The practices also put California workers across industries at risk, Bonta said.
"The items found pose a serious risk to anyone who might come into contact with them from healthcare providers and patients in the same room as the trash cans to custodians and sanitation workers who directly handle the waste to workers at the landfill," Bonta said in a press conference on Friday.
As a healthcare provider that operates more than 700 facilities and treats more than 8.8 million Californians, Bonta added that Kaiser “should know that it has specific legal obligations to properly dispose of medical waste and safeguard patients’ medical information.”
Kaiser Permanente, based in Oakland, California, issued a statement taking full responsibility for the improper disposal practices and announcing it would cooperate fully with the California Attorney General and county district attorneys to correct how some facilities had disposed of medical and hazardous waste materials.
"About six years ago we became aware of occasions when, contrary to our rigorous policies and procedures, some facilities’ landfill-bound dumpsters included items that should have been disposed of differently,” the statement said.

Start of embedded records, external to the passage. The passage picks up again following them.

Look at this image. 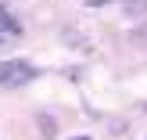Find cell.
Wrapping results in <instances>:
<instances>
[{
  "instance_id": "277c9868",
  "label": "cell",
  "mask_w": 147,
  "mask_h": 140,
  "mask_svg": "<svg viewBox=\"0 0 147 140\" xmlns=\"http://www.w3.org/2000/svg\"><path fill=\"white\" fill-rule=\"evenodd\" d=\"M86 4H90V7H100V4H108V0H86Z\"/></svg>"
},
{
  "instance_id": "7a4b0ae2",
  "label": "cell",
  "mask_w": 147,
  "mask_h": 140,
  "mask_svg": "<svg viewBox=\"0 0 147 140\" xmlns=\"http://www.w3.org/2000/svg\"><path fill=\"white\" fill-rule=\"evenodd\" d=\"M22 36V25H18V18H14L11 11H7L4 4H0V43H7V40H18Z\"/></svg>"
},
{
  "instance_id": "3957f363",
  "label": "cell",
  "mask_w": 147,
  "mask_h": 140,
  "mask_svg": "<svg viewBox=\"0 0 147 140\" xmlns=\"http://www.w3.org/2000/svg\"><path fill=\"white\" fill-rule=\"evenodd\" d=\"M36 126H40V133H43V140H54V137H57V122L50 119L47 112H40V115H36Z\"/></svg>"
},
{
  "instance_id": "8992f818",
  "label": "cell",
  "mask_w": 147,
  "mask_h": 140,
  "mask_svg": "<svg viewBox=\"0 0 147 140\" xmlns=\"http://www.w3.org/2000/svg\"><path fill=\"white\" fill-rule=\"evenodd\" d=\"M144 112H147V104H144Z\"/></svg>"
},
{
  "instance_id": "6da1fadb",
  "label": "cell",
  "mask_w": 147,
  "mask_h": 140,
  "mask_svg": "<svg viewBox=\"0 0 147 140\" xmlns=\"http://www.w3.org/2000/svg\"><path fill=\"white\" fill-rule=\"evenodd\" d=\"M29 79H36V68L29 61H18V57L0 61V86H25Z\"/></svg>"
},
{
  "instance_id": "5b68a950",
  "label": "cell",
  "mask_w": 147,
  "mask_h": 140,
  "mask_svg": "<svg viewBox=\"0 0 147 140\" xmlns=\"http://www.w3.org/2000/svg\"><path fill=\"white\" fill-rule=\"evenodd\" d=\"M76 140H86V137H76Z\"/></svg>"
}]
</instances>
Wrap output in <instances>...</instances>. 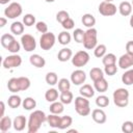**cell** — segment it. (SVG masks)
Here are the masks:
<instances>
[{"label": "cell", "mask_w": 133, "mask_h": 133, "mask_svg": "<svg viewBox=\"0 0 133 133\" xmlns=\"http://www.w3.org/2000/svg\"><path fill=\"white\" fill-rule=\"evenodd\" d=\"M47 121V115L44 111L42 110H34L33 112L30 113L29 119L27 123V131L28 133H36L42 124Z\"/></svg>", "instance_id": "obj_1"}, {"label": "cell", "mask_w": 133, "mask_h": 133, "mask_svg": "<svg viewBox=\"0 0 133 133\" xmlns=\"http://www.w3.org/2000/svg\"><path fill=\"white\" fill-rule=\"evenodd\" d=\"M129 96H130V94H129L128 89L123 88V87L116 88L112 95L114 105L117 107H121V108L126 107L129 104Z\"/></svg>", "instance_id": "obj_2"}, {"label": "cell", "mask_w": 133, "mask_h": 133, "mask_svg": "<svg viewBox=\"0 0 133 133\" xmlns=\"http://www.w3.org/2000/svg\"><path fill=\"white\" fill-rule=\"evenodd\" d=\"M97 45H98V31L94 27L88 28L84 34L83 46L85 49L91 50V49H95Z\"/></svg>", "instance_id": "obj_3"}, {"label": "cell", "mask_w": 133, "mask_h": 133, "mask_svg": "<svg viewBox=\"0 0 133 133\" xmlns=\"http://www.w3.org/2000/svg\"><path fill=\"white\" fill-rule=\"evenodd\" d=\"M75 109L76 112L81 116H86L90 113V107H89V101L87 98L83 96H79L75 98Z\"/></svg>", "instance_id": "obj_4"}, {"label": "cell", "mask_w": 133, "mask_h": 133, "mask_svg": "<svg viewBox=\"0 0 133 133\" xmlns=\"http://www.w3.org/2000/svg\"><path fill=\"white\" fill-rule=\"evenodd\" d=\"M56 42V36L53 32H46L43 33L41 38H39V46L43 50L48 51L51 48H53V46L55 45Z\"/></svg>", "instance_id": "obj_5"}, {"label": "cell", "mask_w": 133, "mask_h": 133, "mask_svg": "<svg viewBox=\"0 0 133 133\" xmlns=\"http://www.w3.org/2000/svg\"><path fill=\"white\" fill-rule=\"evenodd\" d=\"M23 12L22 5L19 2H11L5 9H4V15L8 19H16L20 17Z\"/></svg>", "instance_id": "obj_6"}, {"label": "cell", "mask_w": 133, "mask_h": 133, "mask_svg": "<svg viewBox=\"0 0 133 133\" xmlns=\"http://www.w3.org/2000/svg\"><path fill=\"white\" fill-rule=\"evenodd\" d=\"M88 61H89V54L84 50H80L76 52L75 55H73L72 57V63L77 68L84 66Z\"/></svg>", "instance_id": "obj_7"}, {"label": "cell", "mask_w": 133, "mask_h": 133, "mask_svg": "<svg viewBox=\"0 0 133 133\" xmlns=\"http://www.w3.org/2000/svg\"><path fill=\"white\" fill-rule=\"evenodd\" d=\"M21 64H22V57L20 55H18V54H11V55L6 56L3 59V62H2L3 68L6 69V70L18 68Z\"/></svg>", "instance_id": "obj_8"}, {"label": "cell", "mask_w": 133, "mask_h": 133, "mask_svg": "<svg viewBox=\"0 0 133 133\" xmlns=\"http://www.w3.org/2000/svg\"><path fill=\"white\" fill-rule=\"evenodd\" d=\"M116 6L112 2L108 1H102L99 4V12L104 17H111L116 14Z\"/></svg>", "instance_id": "obj_9"}, {"label": "cell", "mask_w": 133, "mask_h": 133, "mask_svg": "<svg viewBox=\"0 0 133 133\" xmlns=\"http://www.w3.org/2000/svg\"><path fill=\"white\" fill-rule=\"evenodd\" d=\"M21 45L27 52H32L36 48V42L35 38L28 33H25L21 36Z\"/></svg>", "instance_id": "obj_10"}, {"label": "cell", "mask_w": 133, "mask_h": 133, "mask_svg": "<svg viewBox=\"0 0 133 133\" xmlns=\"http://www.w3.org/2000/svg\"><path fill=\"white\" fill-rule=\"evenodd\" d=\"M86 80V74L84 71L78 69L75 70L74 72H72L71 74V82L75 85H81L85 82Z\"/></svg>", "instance_id": "obj_11"}, {"label": "cell", "mask_w": 133, "mask_h": 133, "mask_svg": "<svg viewBox=\"0 0 133 133\" xmlns=\"http://www.w3.org/2000/svg\"><path fill=\"white\" fill-rule=\"evenodd\" d=\"M118 66L123 70H127L133 66V54L125 53L118 58Z\"/></svg>", "instance_id": "obj_12"}, {"label": "cell", "mask_w": 133, "mask_h": 133, "mask_svg": "<svg viewBox=\"0 0 133 133\" xmlns=\"http://www.w3.org/2000/svg\"><path fill=\"white\" fill-rule=\"evenodd\" d=\"M91 117L94 119V122H96L97 124H104L106 121H107V115L105 113L104 110L100 109V108H97V109H94L92 112H91Z\"/></svg>", "instance_id": "obj_13"}, {"label": "cell", "mask_w": 133, "mask_h": 133, "mask_svg": "<svg viewBox=\"0 0 133 133\" xmlns=\"http://www.w3.org/2000/svg\"><path fill=\"white\" fill-rule=\"evenodd\" d=\"M27 126V119L24 115H18L12 121V127L16 131H23Z\"/></svg>", "instance_id": "obj_14"}, {"label": "cell", "mask_w": 133, "mask_h": 133, "mask_svg": "<svg viewBox=\"0 0 133 133\" xmlns=\"http://www.w3.org/2000/svg\"><path fill=\"white\" fill-rule=\"evenodd\" d=\"M29 61H30V63H31L33 66L38 68V69L44 68V66L46 65V60H45V58H44L43 56L38 55V54H32V55L29 57Z\"/></svg>", "instance_id": "obj_15"}, {"label": "cell", "mask_w": 133, "mask_h": 133, "mask_svg": "<svg viewBox=\"0 0 133 133\" xmlns=\"http://www.w3.org/2000/svg\"><path fill=\"white\" fill-rule=\"evenodd\" d=\"M132 4L128 1H123L118 5V11L123 17H128L132 14Z\"/></svg>", "instance_id": "obj_16"}, {"label": "cell", "mask_w": 133, "mask_h": 133, "mask_svg": "<svg viewBox=\"0 0 133 133\" xmlns=\"http://www.w3.org/2000/svg\"><path fill=\"white\" fill-rule=\"evenodd\" d=\"M72 57H73V52L70 48H62L61 50H59V52L57 54V58L61 62H65L68 60L72 59Z\"/></svg>", "instance_id": "obj_17"}, {"label": "cell", "mask_w": 133, "mask_h": 133, "mask_svg": "<svg viewBox=\"0 0 133 133\" xmlns=\"http://www.w3.org/2000/svg\"><path fill=\"white\" fill-rule=\"evenodd\" d=\"M79 92L81 96L89 99V98H92L95 96V87H92L91 85L89 84H83L80 89H79Z\"/></svg>", "instance_id": "obj_18"}, {"label": "cell", "mask_w": 133, "mask_h": 133, "mask_svg": "<svg viewBox=\"0 0 133 133\" xmlns=\"http://www.w3.org/2000/svg\"><path fill=\"white\" fill-rule=\"evenodd\" d=\"M94 87L99 92H105L108 89V82L103 77V78H101V79H99V80L94 82Z\"/></svg>", "instance_id": "obj_19"}, {"label": "cell", "mask_w": 133, "mask_h": 133, "mask_svg": "<svg viewBox=\"0 0 133 133\" xmlns=\"http://www.w3.org/2000/svg\"><path fill=\"white\" fill-rule=\"evenodd\" d=\"M7 88L10 92L12 94H17L18 91H21L20 88V83H19V79L18 78H10L7 82Z\"/></svg>", "instance_id": "obj_20"}, {"label": "cell", "mask_w": 133, "mask_h": 133, "mask_svg": "<svg viewBox=\"0 0 133 133\" xmlns=\"http://www.w3.org/2000/svg\"><path fill=\"white\" fill-rule=\"evenodd\" d=\"M81 21H82V24L87 28H91L96 24V18L91 14H84L82 16Z\"/></svg>", "instance_id": "obj_21"}, {"label": "cell", "mask_w": 133, "mask_h": 133, "mask_svg": "<svg viewBox=\"0 0 133 133\" xmlns=\"http://www.w3.org/2000/svg\"><path fill=\"white\" fill-rule=\"evenodd\" d=\"M63 105H64V104H63L62 102H57V101L52 102L51 105H50V107H49V110H50L51 113L60 114V113H62L63 110H64V106H63Z\"/></svg>", "instance_id": "obj_22"}, {"label": "cell", "mask_w": 133, "mask_h": 133, "mask_svg": "<svg viewBox=\"0 0 133 133\" xmlns=\"http://www.w3.org/2000/svg\"><path fill=\"white\" fill-rule=\"evenodd\" d=\"M10 31L14 35H21L24 32V23L16 21L10 25Z\"/></svg>", "instance_id": "obj_23"}, {"label": "cell", "mask_w": 133, "mask_h": 133, "mask_svg": "<svg viewBox=\"0 0 133 133\" xmlns=\"http://www.w3.org/2000/svg\"><path fill=\"white\" fill-rule=\"evenodd\" d=\"M22 102H23V100L21 99V97L18 95H15V94L11 95L7 100V104L10 108H18L19 106L22 105Z\"/></svg>", "instance_id": "obj_24"}, {"label": "cell", "mask_w": 133, "mask_h": 133, "mask_svg": "<svg viewBox=\"0 0 133 133\" xmlns=\"http://www.w3.org/2000/svg\"><path fill=\"white\" fill-rule=\"evenodd\" d=\"M12 127V121L9 116H3L0 119V131L6 132Z\"/></svg>", "instance_id": "obj_25"}, {"label": "cell", "mask_w": 133, "mask_h": 133, "mask_svg": "<svg viewBox=\"0 0 133 133\" xmlns=\"http://www.w3.org/2000/svg\"><path fill=\"white\" fill-rule=\"evenodd\" d=\"M60 118H61V116H58V114H54V113L47 115V122L51 128H58Z\"/></svg>", "instance_id": "obj_26"}, {"label": "cell", "mask_w": 133, "mask_h": 133, "mask_svg": "<svg viewBox=\"0 0 133 133\" xmlns=\"http://www.w3.org/2000/svg\"><path fill=\"white\" fill-rule=\"evenodd\" d=\"M71 39H72V36L71 34L68 32V30H64V31H61L59 34H58V42L60 45L62 46H66L71 43Z\"/></svg>", "instance_id": "obj_27"}, {"label": "cell", "mask_w": 133, "mask_h": 133, "mask_svg": "<svg viewBox=\"0 0 133 133\" xmlns=\"http://www.w3.org/2000/svg\"><path fill=\"white\" fill-rule=\"evenodd\" d=\"M45 99H46V101H48L50 103L55 102L58 99V90L56 88H49L45 92Z\"/></svg>", "instance_id": "obj_28"}, {"label": "cell", "mask_w": 133, "mask_h": 133, "mask_svg": "<svg viewBox=\"0 0 133 133\" xmlns=\"http://www.w3.org/2000/svg\"><path fill=\"white\" fill-rule=\"evenodd\" d=\"M89 77L95 82V81H97V80H99V79L104 77V71L101 70L100 68H92L89 71Z\"/></svg>", "instance_id": "obj_29"}, {"label": "cell", "mask_w": 133, "mask_h": 133, "mask_svg": "<svg viewBox=\"0 0 133 133\" xmlns=\"http://www.w3.org/2000/svg\"><path fill=\"white\" fill-rule=\"evenodd\" d=\"M122 82L125 85H128V86L133 84V69H130V70L126 71L122 75Z\"/></svg>", "instance_id": "obj_30"}, {"label": "cell", "mask_w": 133, "mask_h": 133, "mask_svg": "<svg viewBox=\"0 0 133 133\" xmlns=\"http://www.w3.org/2000/svg\"><path fill=\"white\" fill-rule=\"evenodd\" d=\"M73 94L70 91V90H65V91H61L60 96H59V99H60V102H62L64 105H69L72 103L73 101Z\"/></svg>", "instance_id": "obj_31"}, {"label": "cell", "mask_w": 133, "mask_h": 133, "mask_svg": "<svg viewBox=\"0 0 133 133\" xmlns=\"http://www.w3.org/2000/svg\"><path fill=\"white\" fill-rule=\"evenodd\" d=\"M22 106H23V108L26 109V110H32L33 108L36 107V101H35L33 98H31V97H27V98H25V99L23 100Z\"/></svg>", "instance_id": "obj_32"}, {"label": "cell", "mask_w": 133, "mask_h": 133, "mask_svg": "<svg viewBox=\"0 0 133 133\" xmlns=\"http://www.w3.org/2000/svg\"><path fill=\"white\" fill-rule=\"evenodd\" d=\"M16 38H15V36L12 35V34H9V33H5V34H3L2 36H1V38H0V42H1V45H2V47L3 48H5V49H7L8 48V46L15 41Z\"/></svg>", "instance_id": "obj_33"}, {"label": "cell", "mask_w": 133, "mask_h": 133, "mask_svg": "<svg viewBox=\"0 0 133 133\" xmlns=\"http://www.w3.org/2000/svg\"><path fill=\"white\" fill-rule=\"evenodd\" d=\"M73 123V118L72 116L70 115H64V116H61L60 118V123H59V126H58V129L60 130H64V129H68Z\"/></svg>", "instance_id": "obj_34"}, {"label": "cell", "mask_w": 133, "mask_h": 133, "mask_svg": "<svg viewBox=\"0 0 133 133\" xmlns=\"http://www.w3.org/2000/svg\"><path fill=\"white\" fill-rule=\"evenodd\" d=\"M102 62H103L104 65L114 64V63H116V56L113 53H106L102 57Z\"/></svg>", "instance_id": "obj_35"}, {"label": "cell", "mask_w": 133, "mask_h": 133, "mask_svg": "<svg viewBox=\"0 0 133 133\" xmlns=\"http://www.w3.org/2000/svg\"><path fill=\"white\" fill-rule=\"evenodd\" d=\"M96 105L100 108H104L107 107L109 105V98L105 95H100L97 97L96 99Z\"/></svg>", "instance_id": "obj_36"}, {"label": "cell", "mask_w": 133, "mask_h": 133, "mask_svg": "<svg viewBox=\"0 0 133 133\" xmlns=\"http://www.w3.org/2000/svg\"><path fill=\"white\" fill-rule=\"evenodd\" d=\"M106 51H107V48L104 44H100V45H97L96 48L94 49V54L96 57L98 58H102L105 54H106Z\"/></svg>", "instance_id": "obj_37"}, {"label": "cell", "mask_w": 133, "mask_h": 133, "mask_svg": "<svg viewBox=\"0 0 133 133\" xmlns=\"http://www.w3.org/2000/svg\"><path fill=\"white\" fill-rule=\"evenodd\" d=\"M45 80H46L47 84H49V85L53 86V85L57 84V82H58L57 74H56V73H54V72H49V73H47Z\"/></svg>", "instance_id": "obj_38"}, {"label": "cell", "mask_w": 133, "mask_h": 133, "mask_svg": "<svg viewBox=\"0 0 133 133\" xmlns=\"http://www.w3.org/2000/svg\"><path fill=\"white\" fill-rule=\"evenodd\" d=\"M57 84H58V89L60 92L65 91V90H70V88H71V82L66 78H61Z\"/></svg>", "instance_id": "obj_39"}, {"label": "cell", "mask_w": 133, "mask_h": 133, "mask_svg": "<svg viewBox=\"0 0 133 133\" xmlns=\"http://www.w3.org/2000/svg\"><path fill=\"white\" fill-rule=\"evenodd\" d=\"M84 34H85V31H83L81 28H77L73 32V37H74L75 42H77V43L80 44V43H83Z\"/></svg>", "instance_id": "obj_40"}, {"label": "cell", "mask_w": 133, "mask_h": 133, "mask_svg": "<svg viewBox=\"0 0 133 133\" xmlns=\"http://www.w3.org/2000/svg\"><path fill=\"white\" fill-rule=\"evenodd\" d=\"M18 79H19V83H20V88H21V90H27V89L30 87L31 82H30L29 78L22 76V77H18Z\"/></svg>", "instance_id": "obj_41"}, {"label": "cell", "mask_w": 133, "mask_h": 133, "mask_svg": "<svg viewBox=\"0 0 133 133\" xmlns=\"http://www.w3.org/2000/svg\"><path fill=\"white\" fill-rule=\"evenodd\" d=\"M23 23L25 26H32L34 24H36L35 22V17L31 14H27L23 17Z\"/></svg>", "instance_id": "obj_42"}, {"label": "cell", "mask_w": 133, "mask_h": 133, "mask_svg": "<svg viewBox=\"0 0 133 133\" xmlns=\"http://www.w3.org/2000/svg\"><path fill=\"white\" fill-rule=\"evenodd\" d=\"M70 18V15L66 10H59L57 14H56V20L57 22H59L60 24H62L66 19Z\"/></svg>", "instance_id": "obj_43"}, {"label": "cell", "mask_w": 133, "mask_h": 133, "mask_svg": "<svg viewBox=\"0 0 133 133\" xmlns=\"http://www.w3.org/2000/svg\"><path fill=\"white\" fill-rule=\"evenodd\" d=\"M116 72H117V66H116L115 63L114 64L105 65V68H104V73L106 75H108V76H113V75L116 74Z\"/></svg>", "instance_id": "obj_44"}, {"label": "cell", "mask_w": 133, "mask_h": 133, "mask_svg": "<svg viewBox=\"0 0 133 133\" xmlns=\"http://www.w3.org/2000/svg\"><path fill=\"white\" fill-rule=\"evenodd\" d=\"M20 49H21V45H20V43L19 42H17L16 39L8 46V48L6 49V50H8L10 53H12V54H17L19 51H20Z\"/></svg>", "instance_id": "obj_45"}, {"label": "cell", "mask_w": 133, "mask_h": 133, "mask_svg": "<svg viewBox=\"0 0 133 133\" xmlns=\"http://www.w3.org/2000/svg\"><path fill=\"white\" fill-rule=\"evenodd\" d=\"M122 131L124 133H133V122L126 121L122 125Z\"/></svg>", "instance_id": "obj_46"}, {"label": "cell", "mask_w": 133, "mask_h": 133, "mask_svg": "<svg viewBox=\"0 0 133 133\" xmlns=\"http://www.w3.org/2000/svg\"><path fill=\"white\" fill-rule=\"evenodd\" d=\"M35 27H36V30H37L38 32H41V33H46V32H48V25H47L45 22H43V21L36 22Z\"/></svg>", "instance_id": "obj_47"}, {"label": "cell", "mask_w": 133, "mask_h": 133, "mask_svg": "<svg viewBox=\"0 0 133 133\" xmlns=\"http://www.w3.org/2000/svg\"><path fill=\"white\" fill-rule=\"evenodd\" d=\"M61 25H62V27H63L65 30H70V29H73V28H74L75 23H74V20H73V19L69 18V19H66Z\"/></svg>", "instance_id": "obj_48"}, {"label": "cell", "mask_w": 133, "mask_h": 133, "mask_svg": "<svg viewBox=\"0 0 133 133\" xmlns=\"http://www.w3.org/2000/svg\"><path fill=\"white\" fill-rule=\"evenodd\" d=\"M126 51L127 53L133 54V41H129L126 44Z\"/></svg>", "instance_id": "obj_49"}, {"label": "cell", "mask_w": 133, "mask_h": 133, "mask_svg": "<svg viewBox=\"0 0 133 133\" xmlns=\"http://www.w3.org/2000/svg\"><path fill=\"white\" fill-rule=\"evenodd\" d=\"M0 105H1V112H0V117H3L4 116V111H5V104L3 101L0 102Z\"/></svg>", "instance_id": "obj_50"}, {"label": "cell", "mask_w": 133, "mask_h": 133, "mask_svg": "<svg viewBox=\"0 0 133 133\" xmlns=\"http://www.w3.org/2000/svg\"><path fill=\"white\" fill-rule=\"evenodd\" d=\"M6 22H7L6 18L1 17V18H0V27H1V28H2V27H4V26L6 25Z\"/></svg>", "instance_id": "obj_51"}, {"label": "cell", "mask_w": 133, "mask_h": 133, "mask_svg": "<svg viewBox=\"0 0 133 133\" xmlns=\"http://www.w3.org/2000/svg\"><path fill=\"white\" fill-rule=\"evenodd\" d=\"M129 23H130V26L133 28V14H132L131 17H130V22H129Z\"/></svg>", "instance_id": "obj_52"}, {"label": "cell", "mask_w": 133, "mask_h": 133, "mask_svg": "<svg viewBox=\"0 0 133 133\" xmlns=\"http://www.w3.org/2000/svg\"><path fill=\"white\" fill-rule=\"evenodd\" d=\"M9 1L10 0H0V4H3L4 5V4H7Z\"/></svg>", "instance_id": "obj_53"}, {"label": "cell", "mask_w": 133, "mask_h": 133, "mask_svg": "<svg viewBox=\"0 0 133 133\" xmlns=\"http://www.w3.org/2000/svg\"><path fill=\"white\" fill-rule=\"evenodd\" d=\"M46 2H48V3H52V2H54L55 0H45Z\"/></svg>", "instance_id": "obj_54"}, {"label": "cell", "mask_w": 133, "mask_h": 133, "mask_svg": "<svg viewBox=\"0 0 133 133\" xmlns=\"http://www.w3.org/2000/svg\"><path fill=\"white\" fill-rule=\"evenodd\" d=\"M105 1H108V2H112L113 0H105Z\"/></svg>", "instance_id": "obj_55"}, {"label": "cell", "mask_w": 133, "mask_h": 133, "mask_svg": "<svg viewBox=\"0 0 133 133\" xmlns=\"http://www.w3.org/2000/svg\"><path fill=\"white\" fill-rule=\"evenodd\" d=\"M131 4H132V6H133V0H132V2H131Z\"/></svg>", "instance_id": "obj_56"}]
</instances>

Upon learning of the issue, Kaiser said, the organization began a three-pronged approach to address the problem, including improving training. All Kaiser Permanente staff and physicians in California are required to take waste disposal training annually, according to the statement. The company has also introduced new equipment, instructions and receptacles for medical waste.
Bonta noted Kaiser has been proactive thus far.
"I am pleased that Kaiser has been cooperative with my office and the district attorneys’ offices, and that it took immediate action to address the alleged violations,” he said in a statement to the press.
Kaiser has previously faced scrutiny for privacy concerns before.
The California Department of Justice filed a lawsuit against the company in 2014 alleging it delayed notifying its employees about an unencrypted USB drive that was discovered in a thrift store containing more than 20,000 employee records. Kaiser paid $150,000 in penalties and attorneys' fees for that offense.